__Problem description__: When you write out the listing below, keep each word exactly as it stands and drop the pictures.

Stored data section start

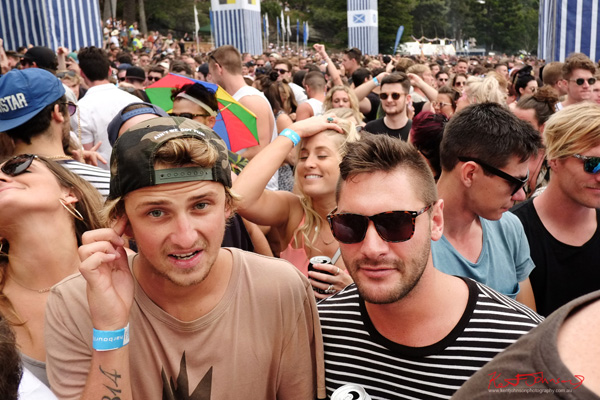 Guys near the stage, view to the back. Harbour Life Music Festival Sydney 2016. Photographed by Kent Johnson for Street Fashion Sydney.
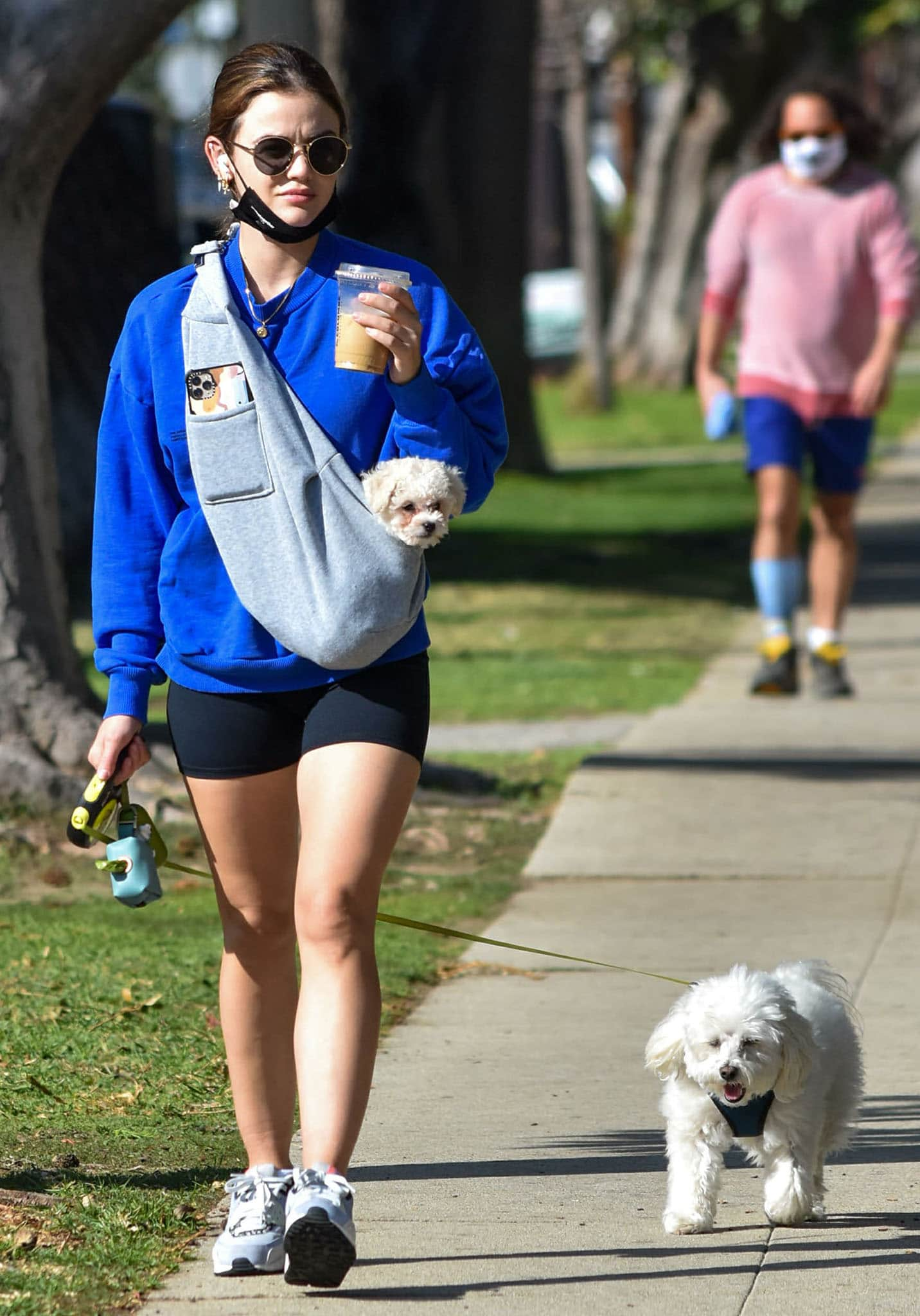 Fur mom Lucy Hale takes her dogs, Ethel and Elvis, out for a walk in Los Angeles on February 11, 2021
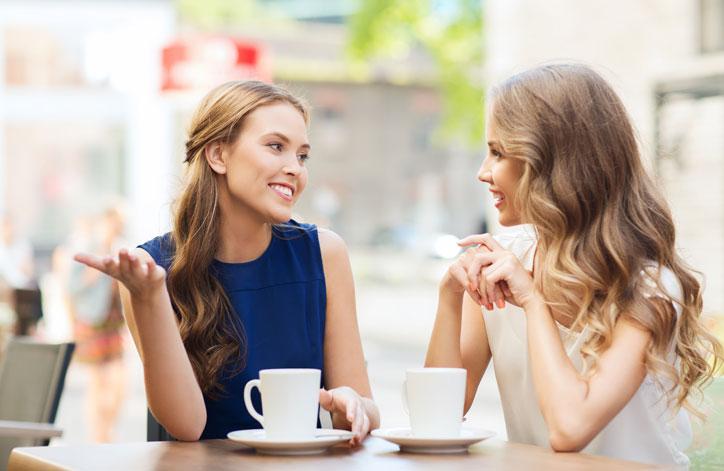 Schwedischkurs im Immersionsunterricht. Lehrerin und Teilnehmerin sitzen in einem Strassencafé und machen Konversation auf Schwedisch.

Stored data section end

__Output of the exercise__:
 Guys near the stage, view to the back. Harbour Life Music Festival Sydney 2016. Photographed by Kent Johnson for Street Fashion Sydney.
 Fur mom Lucy Hale takes her dogs, Ethel and Elvis, out for a walk in Los Angeles on February 11, 2021
 Schwedischkurs im Immersionsunterricht. Lehrerin und Teilnehmerin sitzen in einem Strassencafé und machen Konversation auf Schwedisch.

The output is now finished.